A long time ago in a mastering studio far, far away, an unknown engineer struck the first blow in what would later be known as The Loudness Wars: a decades-long struggle to create the loudest record possible. In the early 80s, producers and mastering engineers the world over became obsessed with literally pushing the limits of the newly-adopted medium of digital sound and compact discs, which allowed for far greater volume while still remaining "clean". Utilising extensive over-compression, stereo enhancement, and EQ tricks, the over-all volume of seemingly every record since has been raised to the borderline of distortion. And, in doing so, they've sacrificed a huge amount of dynamic depth and quality that would otherwise exist on these records; when you make all the loud parts as loud as possible, then proceed to make all the quiet parts just as loud as the loud parts, you end up with a very two-dimensional sounding song. Sure, it blows your head off when you play it, but where's the subtlety? Where's the music?

As you can see, each time a new mastering engineer has got their hands on this Michael Jackson number, they've cranked the over-all volume up another notch. Naturally, there is only so loud some parts can get without distorting. So, once that point is reached, it's a matter of playing catch-up with any and all vulnerable softer sections to make sure the average volume is more uniform and, in the eyes of those on the front line of the loudness war, "better".

However, those on the front line are always the most vulnerable to attack, and they have met strong opposition from many artists, producers, engineers, audiophiles, and fans regarding the pros and cons of endless volume boosting; Bob Dylan has said of the practice: "... There's sound all over them. There's no definition of anything..."; engineers like Geoff Emerick, Steve Hoffman, and Alan Parsons have all nailed the same colours to the mast; Steve Lukather of Toto has said he tries to avoid compression of any sort on his records, in order to maintain the dynamic integrity of the music.

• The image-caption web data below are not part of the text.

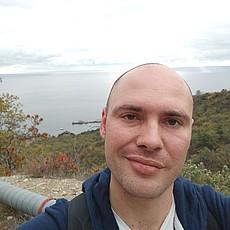 Фотография мужчины Ронин, 34 года из г. Сморгонь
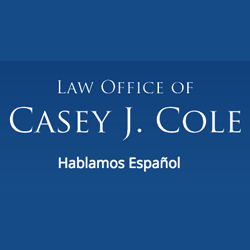 Law Office of Casey Cole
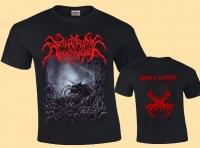 ARTHROPODAL HUMANICIDE - T-Shirt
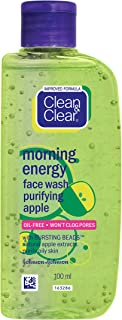 Clean & Clear Morning Energy Apple Face Wash, 100ml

There's no denying there's a strong argument being made by some big names against loudness wars, and this is just the tip of the iceberg.

There's also no denying that a single person can do a lot of good, but if you've got an entire company backing your message, it can certainly make the whole process a lot easier. And, in a way, that's just what the likes of iTunes Radio, Spotify, and, most recently, YouTube have all done for the argument against perpetual volume increases in music mastering. They've done so by introducing "replay volume normalisation", which is just a fancy way of saying they're turning the volume down... On everything! These three music streaming giants have taken the opposite approach to the modern mastering engineer and they're bringing all the loud songs down to match the not-so-loud ones, which is how we used to experience new music when the only way to hear it was on the radio. You might argue that, by doing so, YouTube and iTunes are just as bad as those pesky engineers who want your ears to bleed; "YouTube want me to crank my own volume just to get the desired amount of ear-bleed during my favourite bass drop? How dare they!" And, in a way, you'd be right. However, what these streaming services are actually doing is slowly changing our perception of what we listen to.

Of course, volume normalisation does nothing to change the fact that a track has been mastered to be 100% loud 100% of the time, but if you're forced to listen to your favourite piece of highly-compressed, super-boosted electro-pop at a lower level, it won't be able to hide behind its bombastic volume; it will more clearly show up as the two-dimensional piece of music it was forced to be, void of dynamic depth. It's only going to be a matter of time before listeners get fed up and start to demand music with highs and lows, darkness and light, whether by listening instead to new music that has those elements, writing their own, or simply by avoiding over-mastered tracks. Sooner or later, the tables will turn and we'll begin back down Piano Forte Road, demanding music that can hold our attention with more than just bone-rattling bass and skull-cracking treble unavoidably battering us for four minutes a piece.

In this way, iTunes Radio, Spotify, and YouTube (arguably the most important in this battle, as it is the largest music streaming service in the world) have ended the loudness war. There will be no point in cranking your master to 11 if YouTube are going to turn it down to 6 anyway. Better find another way to grab your listeners' attention.